I had a very traumatic dog walking experience in the past. Just last week, this same friend’s dogs attacked and killed a ground hog at the dog park. It’s difficult and frightening for me to get my dog out of the car and into the dog park. My dog is big, and she barks and struggles and acts aggressive when she sees other dogs, especially on a leash. She is not aggressive, and I wouldn’t consider taking her if I thought there was the slightest chance she would hurt a person or dog. I feel confident that she won’t, but it’s still a difficult thing for me to walk her when I’m alone and she’s acting that way.
Anyway I told my friend that if I don’t do it because I’m afraid, it will eventually become something I don’t do at all, ever. As an example, I’ve kind of given up riding very big roller coasters. Each time over the past however many years I’ve been presented with the opportunity I haven’t gone, knowing this makes ever going again much less likely. I’m OK with that, but still a little bit sad.

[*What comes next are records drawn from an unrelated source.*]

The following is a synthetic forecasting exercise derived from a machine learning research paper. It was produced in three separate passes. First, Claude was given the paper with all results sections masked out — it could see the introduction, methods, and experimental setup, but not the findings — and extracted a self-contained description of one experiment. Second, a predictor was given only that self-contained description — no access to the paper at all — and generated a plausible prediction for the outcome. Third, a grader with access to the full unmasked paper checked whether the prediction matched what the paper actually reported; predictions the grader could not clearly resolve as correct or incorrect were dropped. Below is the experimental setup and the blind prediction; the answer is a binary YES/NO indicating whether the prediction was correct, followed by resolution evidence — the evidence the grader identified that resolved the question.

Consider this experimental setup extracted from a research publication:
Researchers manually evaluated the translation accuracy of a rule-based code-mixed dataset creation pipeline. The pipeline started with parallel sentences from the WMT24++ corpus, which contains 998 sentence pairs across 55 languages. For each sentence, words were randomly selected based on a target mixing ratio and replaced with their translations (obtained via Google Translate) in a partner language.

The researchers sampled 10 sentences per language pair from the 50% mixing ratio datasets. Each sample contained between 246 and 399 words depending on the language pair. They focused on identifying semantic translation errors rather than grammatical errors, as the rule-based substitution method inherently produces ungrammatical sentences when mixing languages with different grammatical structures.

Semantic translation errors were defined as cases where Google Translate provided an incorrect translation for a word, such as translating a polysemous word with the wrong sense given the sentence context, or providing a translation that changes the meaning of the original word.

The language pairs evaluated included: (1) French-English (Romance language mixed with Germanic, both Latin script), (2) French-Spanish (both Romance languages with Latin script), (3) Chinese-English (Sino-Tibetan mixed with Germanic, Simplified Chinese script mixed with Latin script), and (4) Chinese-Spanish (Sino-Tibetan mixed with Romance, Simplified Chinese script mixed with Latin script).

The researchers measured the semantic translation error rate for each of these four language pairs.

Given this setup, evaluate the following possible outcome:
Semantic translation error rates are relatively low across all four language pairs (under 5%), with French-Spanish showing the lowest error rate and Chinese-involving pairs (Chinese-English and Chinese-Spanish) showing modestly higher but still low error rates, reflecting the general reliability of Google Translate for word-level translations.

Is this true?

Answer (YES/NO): NO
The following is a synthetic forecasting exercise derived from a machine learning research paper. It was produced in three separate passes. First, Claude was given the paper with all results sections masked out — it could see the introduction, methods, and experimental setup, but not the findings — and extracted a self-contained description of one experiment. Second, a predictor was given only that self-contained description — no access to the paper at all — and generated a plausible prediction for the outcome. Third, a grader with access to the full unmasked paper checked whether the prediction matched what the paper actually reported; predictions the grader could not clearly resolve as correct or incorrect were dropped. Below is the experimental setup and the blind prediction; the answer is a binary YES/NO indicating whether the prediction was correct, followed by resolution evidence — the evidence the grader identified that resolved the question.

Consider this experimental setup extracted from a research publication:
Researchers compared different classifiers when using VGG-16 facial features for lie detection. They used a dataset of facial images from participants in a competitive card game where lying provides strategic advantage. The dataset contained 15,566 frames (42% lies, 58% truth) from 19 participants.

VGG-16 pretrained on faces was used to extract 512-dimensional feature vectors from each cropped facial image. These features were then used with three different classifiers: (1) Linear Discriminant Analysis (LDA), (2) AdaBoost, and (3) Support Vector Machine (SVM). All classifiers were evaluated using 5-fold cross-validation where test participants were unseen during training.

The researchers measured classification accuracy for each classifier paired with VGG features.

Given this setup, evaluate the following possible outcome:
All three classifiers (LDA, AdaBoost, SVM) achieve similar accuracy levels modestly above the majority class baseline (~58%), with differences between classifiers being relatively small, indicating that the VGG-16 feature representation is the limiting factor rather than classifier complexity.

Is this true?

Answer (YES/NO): NO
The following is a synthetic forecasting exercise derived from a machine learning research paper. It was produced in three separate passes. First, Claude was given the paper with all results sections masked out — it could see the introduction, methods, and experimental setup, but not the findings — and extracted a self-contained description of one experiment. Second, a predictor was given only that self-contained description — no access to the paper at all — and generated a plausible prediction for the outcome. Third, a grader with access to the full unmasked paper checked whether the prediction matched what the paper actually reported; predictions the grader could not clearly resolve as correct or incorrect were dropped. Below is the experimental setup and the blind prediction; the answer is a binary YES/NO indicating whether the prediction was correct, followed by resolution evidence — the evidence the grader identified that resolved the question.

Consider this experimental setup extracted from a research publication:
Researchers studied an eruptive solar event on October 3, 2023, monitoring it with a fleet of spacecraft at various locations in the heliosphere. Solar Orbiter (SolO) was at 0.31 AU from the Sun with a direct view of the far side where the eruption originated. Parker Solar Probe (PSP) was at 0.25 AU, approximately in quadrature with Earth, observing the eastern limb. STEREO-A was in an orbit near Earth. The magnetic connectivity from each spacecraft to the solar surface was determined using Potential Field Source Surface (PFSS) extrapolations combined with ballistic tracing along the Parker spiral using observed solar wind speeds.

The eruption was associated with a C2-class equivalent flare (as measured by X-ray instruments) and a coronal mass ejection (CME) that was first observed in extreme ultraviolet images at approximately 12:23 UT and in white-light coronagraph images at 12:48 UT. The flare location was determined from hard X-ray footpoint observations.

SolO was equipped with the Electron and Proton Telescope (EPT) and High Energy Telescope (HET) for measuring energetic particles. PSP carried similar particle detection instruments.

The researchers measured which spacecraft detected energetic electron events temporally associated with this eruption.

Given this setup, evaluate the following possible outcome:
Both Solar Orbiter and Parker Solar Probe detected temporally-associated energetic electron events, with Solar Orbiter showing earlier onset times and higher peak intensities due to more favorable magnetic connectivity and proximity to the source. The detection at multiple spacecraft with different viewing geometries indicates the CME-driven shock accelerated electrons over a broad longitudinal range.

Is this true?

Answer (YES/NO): NO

I know that there’s danger every time I take my dog out of the house. I know that better than most people. But I know there’s danger every time I get in a car, and still I choose to do it. So I’m choosing to take her out of the house and take the risk and hope for the best. Every time I survive it does make it more likely I will do it again, I hope.
And it moves my mind away from the worries I have for the coming week. They are nothing major and I still have a bit of my pink cloud left from having survived jury duty.
The person on my prayer list right now is someone who wouldn’t work the program and has quit. I hope that she doesn’t need the program, or if she does, that she’ll come back.